**Data section:**
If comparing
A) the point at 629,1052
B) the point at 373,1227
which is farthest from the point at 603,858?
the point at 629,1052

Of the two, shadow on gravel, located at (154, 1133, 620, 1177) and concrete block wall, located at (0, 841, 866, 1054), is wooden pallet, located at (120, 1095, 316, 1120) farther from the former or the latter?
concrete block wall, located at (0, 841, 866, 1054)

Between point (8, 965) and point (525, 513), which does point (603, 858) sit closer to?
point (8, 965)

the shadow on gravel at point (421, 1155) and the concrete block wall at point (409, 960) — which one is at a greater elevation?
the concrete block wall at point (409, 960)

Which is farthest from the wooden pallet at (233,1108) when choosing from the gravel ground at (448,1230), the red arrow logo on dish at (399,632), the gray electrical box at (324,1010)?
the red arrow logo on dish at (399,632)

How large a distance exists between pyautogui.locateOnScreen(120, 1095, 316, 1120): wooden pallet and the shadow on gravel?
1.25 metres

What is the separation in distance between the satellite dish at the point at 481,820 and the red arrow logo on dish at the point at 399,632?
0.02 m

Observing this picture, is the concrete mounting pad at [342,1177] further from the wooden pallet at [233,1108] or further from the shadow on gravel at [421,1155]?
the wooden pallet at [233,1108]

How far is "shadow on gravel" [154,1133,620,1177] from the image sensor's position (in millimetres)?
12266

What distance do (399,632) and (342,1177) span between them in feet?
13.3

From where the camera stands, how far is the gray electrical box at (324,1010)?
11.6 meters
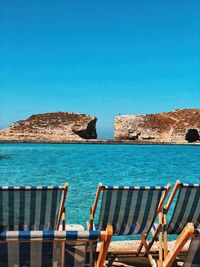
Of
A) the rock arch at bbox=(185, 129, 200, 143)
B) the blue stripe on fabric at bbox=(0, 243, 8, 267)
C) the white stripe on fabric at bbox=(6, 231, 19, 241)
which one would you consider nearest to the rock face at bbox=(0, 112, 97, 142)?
the rock arch at bbox=(185, 129, 200, 143)

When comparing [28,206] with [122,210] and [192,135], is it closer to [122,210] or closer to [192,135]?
[122,210]

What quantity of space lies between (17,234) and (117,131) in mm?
78116

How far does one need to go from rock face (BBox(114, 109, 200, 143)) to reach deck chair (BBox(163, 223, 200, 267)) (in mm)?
72008

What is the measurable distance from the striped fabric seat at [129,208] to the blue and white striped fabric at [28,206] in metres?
0.44

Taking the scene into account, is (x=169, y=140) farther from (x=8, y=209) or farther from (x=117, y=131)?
(x=8, y=209)

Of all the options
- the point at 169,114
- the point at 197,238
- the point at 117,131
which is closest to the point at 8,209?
the point at 197,238

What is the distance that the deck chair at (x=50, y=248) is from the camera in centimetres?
175

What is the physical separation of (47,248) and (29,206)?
1614 millimetres

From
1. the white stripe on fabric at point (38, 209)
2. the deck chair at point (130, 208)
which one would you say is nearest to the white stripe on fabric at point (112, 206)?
the deck chair at point (130, 208)

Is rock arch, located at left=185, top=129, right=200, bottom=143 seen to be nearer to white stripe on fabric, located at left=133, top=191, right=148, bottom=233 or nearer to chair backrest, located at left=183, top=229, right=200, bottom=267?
white stripe on fabric, located at left=133, top=191, right=148, bottom=233

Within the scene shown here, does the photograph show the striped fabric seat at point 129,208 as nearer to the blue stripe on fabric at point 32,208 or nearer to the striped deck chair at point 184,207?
the striped deck chair at point 184,207

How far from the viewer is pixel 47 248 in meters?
1.89

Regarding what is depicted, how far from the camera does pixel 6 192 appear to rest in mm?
3350

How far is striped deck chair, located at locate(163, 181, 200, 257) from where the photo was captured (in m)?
3.43
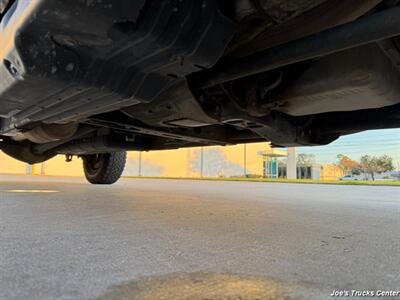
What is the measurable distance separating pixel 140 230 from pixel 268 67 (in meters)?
0.99

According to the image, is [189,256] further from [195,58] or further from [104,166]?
[104,166]

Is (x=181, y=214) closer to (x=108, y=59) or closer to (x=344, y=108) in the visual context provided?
(x=344, y=108)

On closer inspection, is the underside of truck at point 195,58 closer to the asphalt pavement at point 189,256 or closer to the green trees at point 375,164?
the asphalt pavement at point 189,256

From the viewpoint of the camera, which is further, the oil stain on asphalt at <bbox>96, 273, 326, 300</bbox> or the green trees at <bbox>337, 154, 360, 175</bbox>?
the green trees at <bbox>337, 154, 360, 175</bbox>

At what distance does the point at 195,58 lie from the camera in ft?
3.21

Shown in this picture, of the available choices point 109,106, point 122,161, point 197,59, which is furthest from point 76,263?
point 122,161

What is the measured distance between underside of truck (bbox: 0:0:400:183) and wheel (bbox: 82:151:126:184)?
2671 mm

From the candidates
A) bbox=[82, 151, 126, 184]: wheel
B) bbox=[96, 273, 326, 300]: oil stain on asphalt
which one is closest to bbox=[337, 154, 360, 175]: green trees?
bbox=[82, 151, 126, 184]: wheel

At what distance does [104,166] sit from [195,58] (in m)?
3.88

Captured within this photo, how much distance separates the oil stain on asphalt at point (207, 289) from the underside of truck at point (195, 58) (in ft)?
1.91

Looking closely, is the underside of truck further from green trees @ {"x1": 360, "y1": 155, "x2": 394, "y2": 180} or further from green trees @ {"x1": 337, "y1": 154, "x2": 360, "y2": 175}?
green trees @ {"x1": 360, "y1": 155, "x2": 394, "y2": 180}

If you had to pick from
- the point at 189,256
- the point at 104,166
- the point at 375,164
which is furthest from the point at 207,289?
the point at 375,164

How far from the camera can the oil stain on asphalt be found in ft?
2.79

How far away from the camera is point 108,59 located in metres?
0.97
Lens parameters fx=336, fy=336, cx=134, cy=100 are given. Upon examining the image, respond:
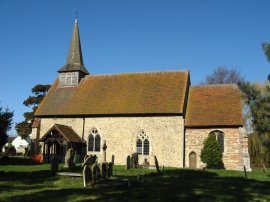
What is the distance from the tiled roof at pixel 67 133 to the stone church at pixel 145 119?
93 mm

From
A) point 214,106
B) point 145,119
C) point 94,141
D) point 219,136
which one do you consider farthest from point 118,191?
point 214,106

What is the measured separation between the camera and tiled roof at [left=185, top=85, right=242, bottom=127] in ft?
98.1

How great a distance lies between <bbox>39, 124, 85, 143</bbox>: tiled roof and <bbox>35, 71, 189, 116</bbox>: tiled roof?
5.90ft

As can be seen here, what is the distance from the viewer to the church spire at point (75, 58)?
37969mm

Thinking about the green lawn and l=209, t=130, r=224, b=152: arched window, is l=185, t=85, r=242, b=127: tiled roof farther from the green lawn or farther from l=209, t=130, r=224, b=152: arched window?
the green lawn

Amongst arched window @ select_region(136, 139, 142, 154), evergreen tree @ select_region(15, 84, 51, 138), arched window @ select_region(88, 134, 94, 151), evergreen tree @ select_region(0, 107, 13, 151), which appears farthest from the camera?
evergreen tree @ select_region(15, 84, 51, 138)

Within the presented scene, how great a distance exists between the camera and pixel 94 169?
15758 mm

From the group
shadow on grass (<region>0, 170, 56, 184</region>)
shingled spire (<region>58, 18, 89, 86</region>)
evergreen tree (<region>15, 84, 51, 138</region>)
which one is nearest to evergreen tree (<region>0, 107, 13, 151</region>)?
shadow on grass (<region>0, 170, 56, 184</region>)

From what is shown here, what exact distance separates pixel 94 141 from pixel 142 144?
16.2 feet

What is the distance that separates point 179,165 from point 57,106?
14258 millimetres

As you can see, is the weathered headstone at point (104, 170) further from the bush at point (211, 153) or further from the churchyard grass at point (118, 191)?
the bush at point (211, 153)

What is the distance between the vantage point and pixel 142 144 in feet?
102

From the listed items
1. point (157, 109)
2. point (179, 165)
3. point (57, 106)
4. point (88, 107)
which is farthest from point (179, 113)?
point (57, 106)

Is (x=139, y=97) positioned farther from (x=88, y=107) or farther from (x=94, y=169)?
(x=94, y=169)
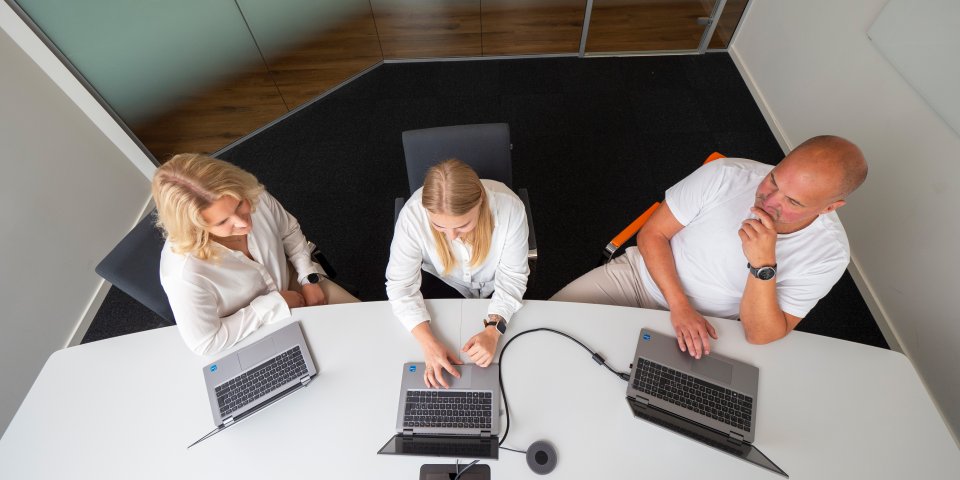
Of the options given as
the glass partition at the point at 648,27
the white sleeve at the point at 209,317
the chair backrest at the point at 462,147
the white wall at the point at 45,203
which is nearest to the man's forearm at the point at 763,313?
the chair backrest at the point at 462,147

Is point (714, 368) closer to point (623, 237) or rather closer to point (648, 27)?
point (623, 237)

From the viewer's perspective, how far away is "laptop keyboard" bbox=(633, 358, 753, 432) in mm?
1337

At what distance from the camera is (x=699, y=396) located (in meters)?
1.37

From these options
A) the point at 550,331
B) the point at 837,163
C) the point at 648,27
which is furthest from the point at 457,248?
the point at 648,27

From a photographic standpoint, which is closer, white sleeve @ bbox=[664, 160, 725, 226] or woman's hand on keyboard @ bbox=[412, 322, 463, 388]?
woman's hand on keyboard @ bbox=[412, 322, 463, 388]

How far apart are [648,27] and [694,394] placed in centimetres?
318

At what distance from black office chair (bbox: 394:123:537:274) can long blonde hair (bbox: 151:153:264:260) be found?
65 cm

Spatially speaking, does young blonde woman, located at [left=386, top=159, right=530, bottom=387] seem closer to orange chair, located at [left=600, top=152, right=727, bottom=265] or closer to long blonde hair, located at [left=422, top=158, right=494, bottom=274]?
long blonde hair, located at [left=422, top=158, right=494, bottom=274]

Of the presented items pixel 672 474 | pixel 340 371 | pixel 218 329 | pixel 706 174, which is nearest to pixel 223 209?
pixel 218 329

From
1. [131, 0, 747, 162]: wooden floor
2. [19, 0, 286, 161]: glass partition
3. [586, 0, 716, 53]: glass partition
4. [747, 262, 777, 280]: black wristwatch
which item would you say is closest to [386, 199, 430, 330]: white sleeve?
[747, 262, 777, 280]: black wristwatch

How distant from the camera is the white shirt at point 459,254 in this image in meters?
1.54

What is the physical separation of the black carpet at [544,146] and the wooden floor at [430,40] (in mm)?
114

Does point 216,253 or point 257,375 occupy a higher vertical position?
point 216,253

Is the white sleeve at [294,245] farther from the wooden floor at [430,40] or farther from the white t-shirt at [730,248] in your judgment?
the wooden floor at [430,40]
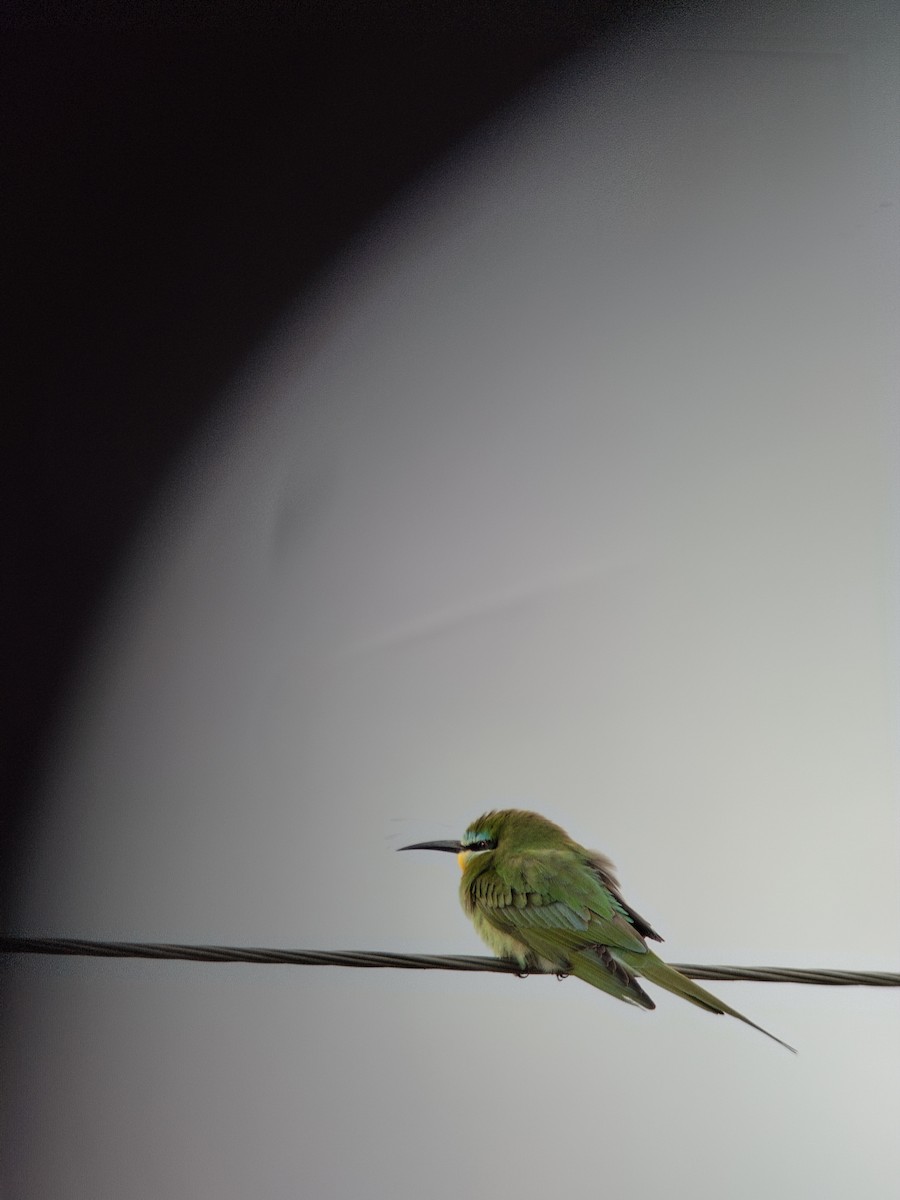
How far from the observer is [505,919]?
4.78ft

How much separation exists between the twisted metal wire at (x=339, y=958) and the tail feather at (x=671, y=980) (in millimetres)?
65

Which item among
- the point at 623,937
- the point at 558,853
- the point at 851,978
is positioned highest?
the point at 558,853

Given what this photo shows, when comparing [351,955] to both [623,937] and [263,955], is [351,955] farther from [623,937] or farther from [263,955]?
[623,937]

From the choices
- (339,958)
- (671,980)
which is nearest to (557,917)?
(671,980)

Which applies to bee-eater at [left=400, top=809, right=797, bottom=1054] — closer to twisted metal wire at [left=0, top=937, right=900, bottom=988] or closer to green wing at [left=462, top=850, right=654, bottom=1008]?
green wing at [left=462, top=850, right=654, bottom=1008]

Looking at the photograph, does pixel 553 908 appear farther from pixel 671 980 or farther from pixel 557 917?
pixel 671 980

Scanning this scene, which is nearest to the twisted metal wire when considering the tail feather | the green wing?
the tail feather

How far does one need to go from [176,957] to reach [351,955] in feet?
0.63

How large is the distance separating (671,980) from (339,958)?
0.42 metres

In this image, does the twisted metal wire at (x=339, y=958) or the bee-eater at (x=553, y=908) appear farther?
the bee-eater at (x=553, y=908)

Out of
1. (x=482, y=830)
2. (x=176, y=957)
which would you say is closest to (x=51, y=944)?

**Short exercise:** Revise the records from the line with "What is the distance that the" to the line with "1614 millimetres", putting "lounge chair" in place of "deck chair" and keeping everything else the same.

**Solution:**
What is the distance that the lounge chair at (x=50, y=248) is from the camera in centimetres?
175

What is the physical separation of (47,248) and (29,206)?
1614 millimetres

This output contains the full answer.